**Document passage**
Bowcock also said the firm would also be setting up a Facebook page where residents and former employees could contact himself and Brockovich directly and with anonymity regarding concerns about the Whirlpool site.

He said tonight's meeting and the last few days of investigation are just the start of a very long process to get Whirlpool to clean up TCE and other pollutants it may have leaked into environment surrounding the former plant.

Brockovich continued, saying finding a conclusion to this problem started tonight.

"We're here to help you. We're going to start the process of an investigation. We've already started sampling. We're going to be back to get more samples. We're going to be in touch with you. We're going to tell you what we find out. We're going to tell you what documents we uncover. We're going to work with the employees and we will start the process of isolating where the plume is, where it isn't, who's impacted and then one of the decisions you will have to make is you will be entitled and you have the right to have your property bought, taken care of or any future damages for your health as we move forward."

Following the meeting, Vice Mayor Kevin Settle said information he and other Directors heard at the meeting was important to their decision on whether to vote for the groundwater well ban at tomorrow night's Board of Directors meeting.

"There's a lot of information we just got here. What we have to decide is how to move forward as a community, as both Bob (Bowcock) and Erin (Brockovich) talked about. It's one of those things I'm going to have to think about tonight…(to) make a decision that's best for the city of Fort Smith."

Director Pam Weber said after the meeting that she was concerned about the possibility that the contamination issue was larger than initially presented to the Board by Whirlpool's attorney and environmental consultants at a Feb. 12 Board meeting.

"As a community, our environment is one of our biggest assets," she said. "We need corporations to feel the same."

Weber also said that she would not be voting for the ordinance imposing a groundwater well ban north of the former Whirlpool factory.

"I feel that it weakens the possibility of Whirlpool coming in immediately for a clean up."

City Administrator Ray Gosack said he was alarmed at the number of former Whirlpool employees who had concerns about their health after working at the facility.

"I didn't realize there were that many concerns from former employees. I was aware of people that lived in the affected area were concerned about health, but we learned tonight that many former employees are concerned about their exposure to chemicals in the plant," Gosack said.

He also said Whirlpool is starting to understand that the groundwater well ban may not fully address the issue of contamination in the neighborhood, just as Bowcock had said, which was why the company requested that the Board withdraw consideration for the ban at tomorrow's meeting.

"I think what Whirlpool realizes is they need to put together a more comprehensive plan for dealing with the problem and that the ordinance may or may not be part of the comprehensive plan and they want some time to put that plan together, hold community meetings, review the plan with the public and also work with the Arkansas Department of Environmental Quality. So I think what they're asking the city to do is take a time out while they prepare that information and review it with the community before the city takes any action."

A call seeking comment from Whirlpool following the town hall meeting was not returned.

In an e-mail earlier today, Kristine Vernier, senior global and media relations manager for Whirlpool, said the company would not cooperate with The City Wire's requests for comment, which have gone unanswered for months. Vernier's response noted: "Unfortunately we do not respond to requests from The City Wire due to a past, consistent pattern of behavior from this blog which we found to be contrary to common journalistic standards."

The Board of Directors meeting will take place tomorrow (March 27) at 6 p.m. at the Fort Smith Public School Service Center at 3205 Jenny Lind – Building B.

Gosack said representatives from Whirlpool, including their attorney and environmental consultants, will be in attendance as well as a representative from ADEQ.

**Data under study**
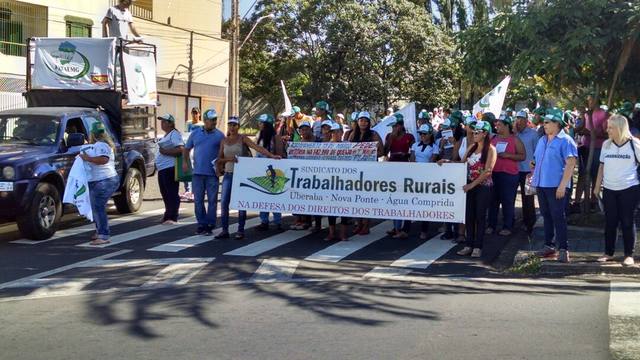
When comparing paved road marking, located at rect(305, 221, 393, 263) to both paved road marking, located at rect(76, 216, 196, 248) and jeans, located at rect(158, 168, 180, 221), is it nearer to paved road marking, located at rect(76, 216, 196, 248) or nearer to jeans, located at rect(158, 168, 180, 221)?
paved road marking, located at rect(76, 216, 196, 248)

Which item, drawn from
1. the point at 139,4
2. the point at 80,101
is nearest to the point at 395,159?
the point at 80,101

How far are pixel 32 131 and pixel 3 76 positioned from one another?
17563 millimetres

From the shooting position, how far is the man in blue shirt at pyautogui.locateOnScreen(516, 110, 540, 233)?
1120cm

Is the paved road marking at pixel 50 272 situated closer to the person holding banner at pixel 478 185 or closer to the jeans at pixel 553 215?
the person holding banner at pixel 478 185

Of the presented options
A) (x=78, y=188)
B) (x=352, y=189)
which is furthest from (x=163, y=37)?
(x=352, y=189)

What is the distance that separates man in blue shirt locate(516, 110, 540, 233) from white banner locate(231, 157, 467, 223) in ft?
6.78

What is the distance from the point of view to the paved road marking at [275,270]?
8.22m

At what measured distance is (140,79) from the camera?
14.1 m

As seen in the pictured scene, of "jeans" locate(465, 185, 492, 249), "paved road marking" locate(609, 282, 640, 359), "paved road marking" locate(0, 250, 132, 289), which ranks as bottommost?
"paved road marking" locate(0, 250, 132, 289)

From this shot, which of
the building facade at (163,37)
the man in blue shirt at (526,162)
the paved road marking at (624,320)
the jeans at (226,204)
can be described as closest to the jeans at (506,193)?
the man in blue shirt at (526,162)

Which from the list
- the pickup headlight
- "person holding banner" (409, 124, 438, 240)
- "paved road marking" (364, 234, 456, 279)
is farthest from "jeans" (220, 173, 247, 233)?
the pickup headlight

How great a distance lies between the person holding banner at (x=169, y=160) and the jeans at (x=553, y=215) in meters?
5.61

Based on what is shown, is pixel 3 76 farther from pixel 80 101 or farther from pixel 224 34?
pixel 224 34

**Try it**
Duplicate the stretch from "Director Pam Weber" through "former Whirlpool factory." in the article on the Whirlpool site, word for word.

**The answer**
Director Pam Weber said after the meeting that she was concerned about the possibility that the contamination issue was larger than initially presented to the Board by Whirlpool's attorney and environmental consultants at a Feb. 12 Board meeting.

"As a community, our environment is one of our biggest assets," she said. "We need corporations to feel the same."

Weber also said that she would not be voting for the ordinance imposing a groundwater well ban north of the former Whirlpool factory.